Rewrite the listing from the line containing "What distance from" through its end, replacing "viewpoint" with "camera position" and leaving everything else unchanged.

--- start ---

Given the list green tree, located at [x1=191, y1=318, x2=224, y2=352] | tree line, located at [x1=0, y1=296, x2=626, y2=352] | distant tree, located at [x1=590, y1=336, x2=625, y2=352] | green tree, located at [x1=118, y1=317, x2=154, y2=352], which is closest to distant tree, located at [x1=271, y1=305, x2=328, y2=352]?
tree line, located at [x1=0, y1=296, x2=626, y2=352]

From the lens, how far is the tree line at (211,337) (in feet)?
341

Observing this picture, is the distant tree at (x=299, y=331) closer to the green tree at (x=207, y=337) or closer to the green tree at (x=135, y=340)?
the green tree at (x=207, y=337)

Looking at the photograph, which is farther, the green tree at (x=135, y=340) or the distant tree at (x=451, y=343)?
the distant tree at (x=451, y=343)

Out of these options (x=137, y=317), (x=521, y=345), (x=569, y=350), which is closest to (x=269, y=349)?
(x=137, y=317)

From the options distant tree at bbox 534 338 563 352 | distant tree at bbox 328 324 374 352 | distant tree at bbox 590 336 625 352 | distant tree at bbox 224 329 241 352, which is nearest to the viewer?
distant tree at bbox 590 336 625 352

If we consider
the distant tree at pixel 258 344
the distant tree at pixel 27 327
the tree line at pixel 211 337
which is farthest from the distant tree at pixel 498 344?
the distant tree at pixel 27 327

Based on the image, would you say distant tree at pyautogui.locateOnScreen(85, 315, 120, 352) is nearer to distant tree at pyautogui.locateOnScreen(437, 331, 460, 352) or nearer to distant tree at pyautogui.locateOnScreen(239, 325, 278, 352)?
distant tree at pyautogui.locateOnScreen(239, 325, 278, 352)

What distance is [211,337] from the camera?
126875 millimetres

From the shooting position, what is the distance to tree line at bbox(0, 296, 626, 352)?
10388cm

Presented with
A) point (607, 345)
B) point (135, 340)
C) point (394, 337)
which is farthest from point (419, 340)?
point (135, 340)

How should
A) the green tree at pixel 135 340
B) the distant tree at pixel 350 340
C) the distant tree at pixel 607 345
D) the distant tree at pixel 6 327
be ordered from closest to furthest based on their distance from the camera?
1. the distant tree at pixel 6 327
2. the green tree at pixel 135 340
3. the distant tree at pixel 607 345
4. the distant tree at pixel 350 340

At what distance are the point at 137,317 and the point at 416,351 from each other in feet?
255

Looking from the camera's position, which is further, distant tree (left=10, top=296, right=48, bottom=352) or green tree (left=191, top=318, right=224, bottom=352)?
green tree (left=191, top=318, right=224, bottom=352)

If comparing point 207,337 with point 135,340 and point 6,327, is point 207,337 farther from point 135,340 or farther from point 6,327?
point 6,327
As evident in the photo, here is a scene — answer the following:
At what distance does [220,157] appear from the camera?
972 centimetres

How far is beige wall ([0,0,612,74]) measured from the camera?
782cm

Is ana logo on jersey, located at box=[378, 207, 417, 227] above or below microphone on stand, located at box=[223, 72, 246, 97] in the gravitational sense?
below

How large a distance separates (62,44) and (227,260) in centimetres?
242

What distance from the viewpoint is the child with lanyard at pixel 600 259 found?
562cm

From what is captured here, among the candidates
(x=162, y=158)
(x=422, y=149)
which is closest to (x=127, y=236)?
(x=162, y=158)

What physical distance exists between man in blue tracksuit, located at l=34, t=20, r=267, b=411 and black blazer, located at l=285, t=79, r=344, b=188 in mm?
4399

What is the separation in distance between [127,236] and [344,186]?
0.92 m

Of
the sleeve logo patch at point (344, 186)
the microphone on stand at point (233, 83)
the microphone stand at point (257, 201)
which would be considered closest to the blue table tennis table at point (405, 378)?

--- end ---

» RESULT OF THE EXERCISE:
What distance from the camera position is the child with lanyard at pixel 600 259 found?
562cm

From what is captured here, among the candidates
(x=162, y=158)
(x=422, y=149)
which is closest to (x=127, y=236)?
(x=162, y=158)

What physical distance exists between man in blue tracksuit, located at l=34, t=20, r=267, b=411 and black blazer, located at l=285, t=79, r=344, b=188 in mm?
4399

What is the separation in distance between [127,236] and [344,186]?
0.92 m

Of
the sleeve logo patch at point (344, 186)
the microphone on stand at point (233, 83)
the microphone stand at point (257, 201)
which would be considered closest to the blue table tennis table at point (405, 378)?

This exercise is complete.